Nazwy premium w domenie .com dla każdego

Meystedt podkreśla, że udziały nie mają charakteru papierów wartościowych. Jak twierdzi, przez rok pracował nad satysfakcjonującym rozwiązaniem z grupą prawników. Status papierów wartościowych oznaczałby konieczność nadzoru ze strony SEC i wiązałby się z bizantyjską biurokracją. „Znaleźliśmy sposób, by sprawić, że ta oferta wymyka się przepisom regulującym obrót papierami wartościowymi, co jest gigantycznym osiągnięciem. Oznacza to możliwość handlu w trybie 24/7, peer-to-peer, bez ograniczeń” – pisze Meystedt.

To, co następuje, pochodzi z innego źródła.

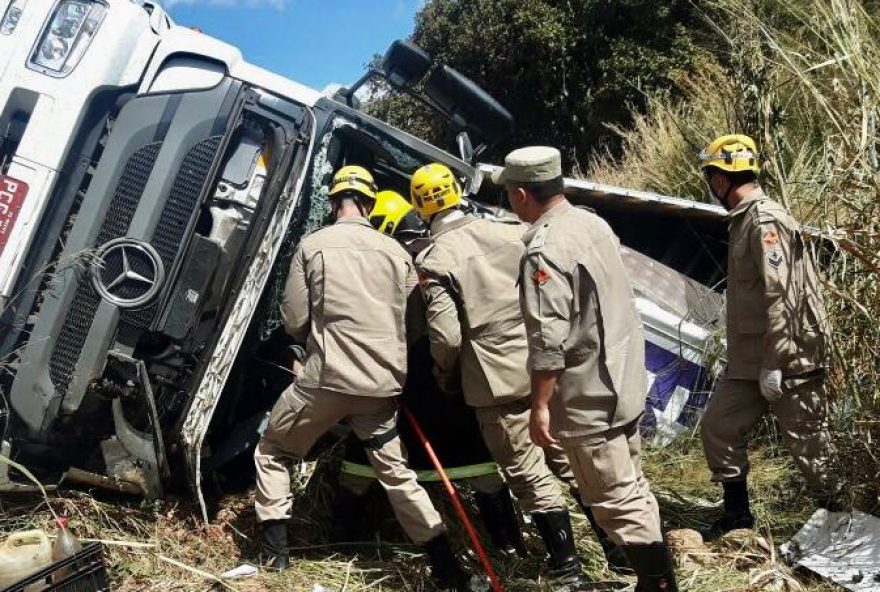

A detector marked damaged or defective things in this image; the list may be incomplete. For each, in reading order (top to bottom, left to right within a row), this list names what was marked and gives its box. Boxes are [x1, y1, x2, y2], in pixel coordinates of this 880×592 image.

overturned truck [0, 1, 724, 520]
crashed bus [0, 0, 728, 520]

Jeśli projekt Meystedta wypali, może to oznaczać małą (a może i dużą?) rewolucję w branży domen. Popularyzacja rozwiązań blockchainowych może dostarczyć dodatkowego bodźca dla rozwoju rozwiązań z zakresu własności cząstkowej na rynku domen. Wówczas nawet początkujący domainerzy znad Wisły mogliby zapewnić sobie udziały w adresach premium z końcówką .com. To wizja, która działa na wyobraźnię.

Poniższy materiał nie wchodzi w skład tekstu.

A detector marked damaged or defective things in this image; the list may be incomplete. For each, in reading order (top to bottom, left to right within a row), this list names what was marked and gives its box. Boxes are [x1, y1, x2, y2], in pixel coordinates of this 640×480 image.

Do rozwiązania jest jednak kilka zagadnień o charakterze prawnym. Pojawiają się pytania o kwestie związane z arbitrażem lub nawet odpowiedzialnością karną za niewłaściwe wykorzystanie domeny, następstwa podatkowe, formę zabezpieczenia udziałów (uwzględniając fakt, że nazwa przypisana jest do jednego abonenta), kwestię odpowiedzialności za realizację transakcji itp.